Recording of the song was also fraught, with Burns alleging that producer Mike Stock erased his original vocal take after objecting to the singer's use of the phrase "wicked queen"; a lyrical double entendre implying reference to a gay relationship. "We would butt heads so fucking badly; it was unbelievable," Burns told journalist James Arena in his book Europe's Stars of 80s Dance Pop. "That's why we eventually walked away from them. For instance, there was a lyric from 'Something in My House' where I make reference to a wicked queen. "The actual producer, Mike Stock stopped me and said I couldn't use that term because it would mean the record is about gay people. I was like, 'Fuck this, it's going on!' They actually wiped the original vocal, but then Pete Waterman came back and said, 'Let him do it the way he wants to.'" The song also proved to be the act's final Top 40 hit with an original release in the UK, and their last Top 20 hit in Australia. was released to club DJs, featuring a series of stronger dialogue clips from The Exorcist – with the track described as "unique" in its capacity as the only known example of a "filthy, obscene [and] sexually explicit" Stock Aitken Waterman record. A third single, "Hooked on Love", failed to make the UK Top 40 amid Burns' battle with the label over their refusal to prioritise his preferred mix, which featured a "Gothic" overtone.

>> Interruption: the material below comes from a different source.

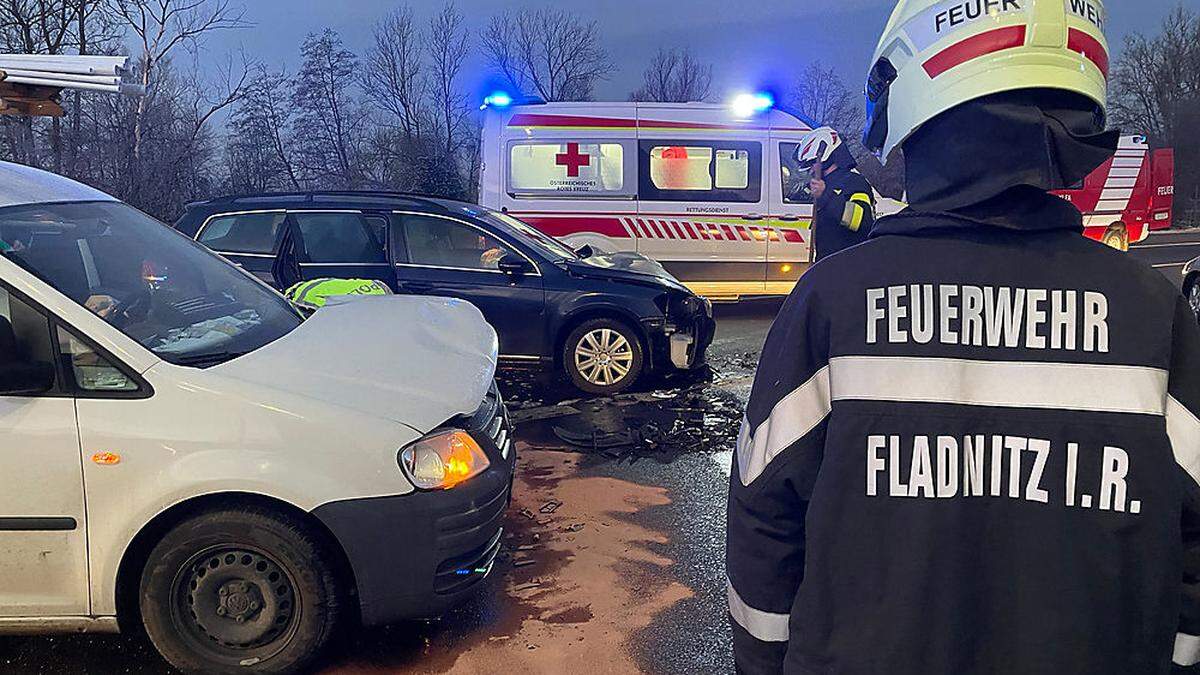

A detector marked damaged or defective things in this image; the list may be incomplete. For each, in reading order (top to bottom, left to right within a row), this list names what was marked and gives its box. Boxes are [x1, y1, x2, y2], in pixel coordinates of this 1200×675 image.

crumpled hood [564, 251, 680, 288]
crumpled hood [211, 296, 496, 434]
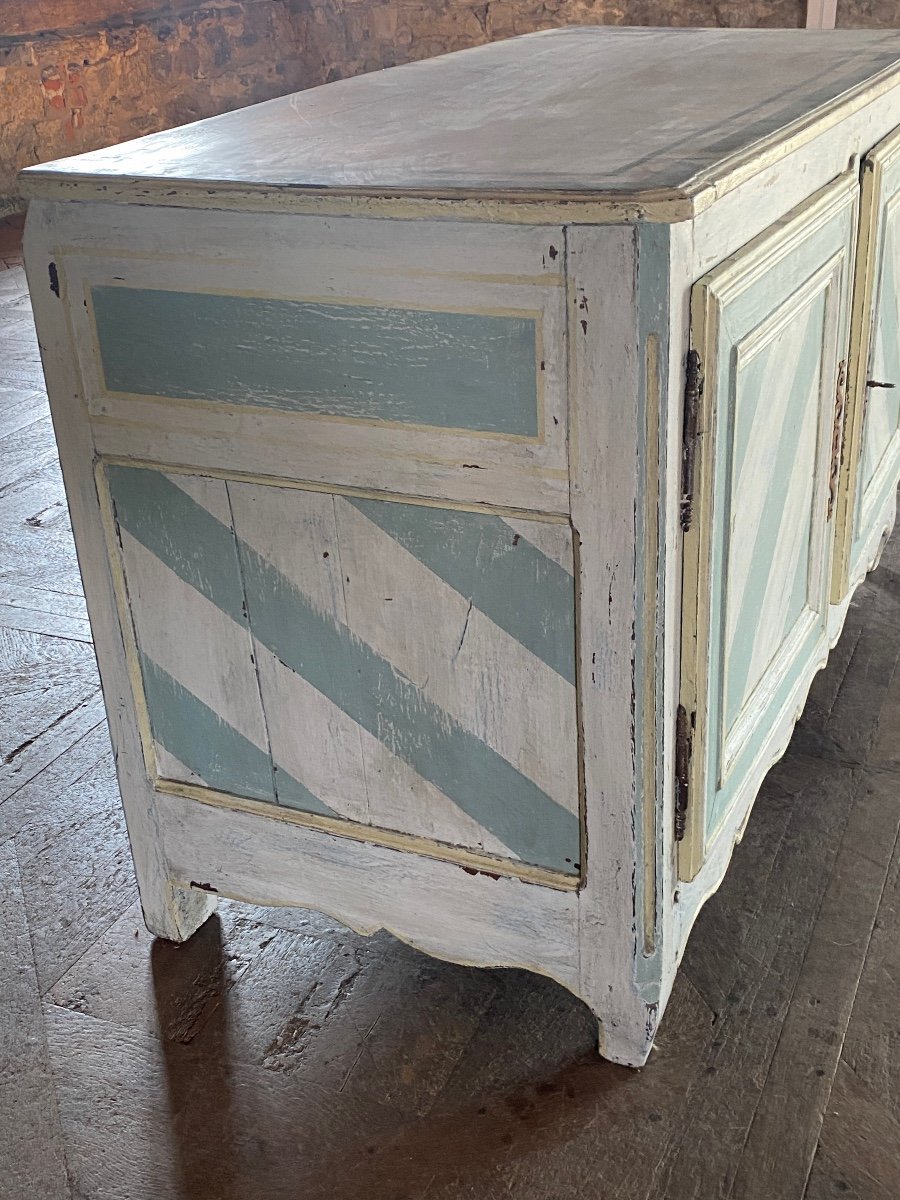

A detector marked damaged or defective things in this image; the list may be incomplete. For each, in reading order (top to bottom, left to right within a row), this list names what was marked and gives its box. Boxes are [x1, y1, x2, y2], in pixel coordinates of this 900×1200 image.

In 1986, Burns recommended model Mandy Smith to Waterman. Smith was already well-known in the British tabloids due to her relationship with Rolling Stones bassist Bill Wyman, which started when she was 13. Smith became the very first artist signed to Waterman's PWL Records in September 1986 when she was 16 years old. In 1987, Dead or Alive released their greatest hits album Rip It Up, and a concert tour of the same name with dates in Europe, the United States, and Japan. Film footage was recorded at two shows at Tokyo's Nippon Budokan on 9 October and at Osaka's Osaka-jō Hall on 11 October, and released on video cassette (VHS) and Laserdisc that same year under the title Rip It Up Live. The concert was eventually issued as bonus material for the first time on DVD as part of the 2003 compilation release. Due to their immense popularity in the region, Michael Jackson was forced to reschedule his Japanese tour dates during his Bad World Tour so as not to conflict with Dead or Alive. One contemporary Japanese newspaper even ran the headline, "Forget Madonna, we've got Pete Burns!"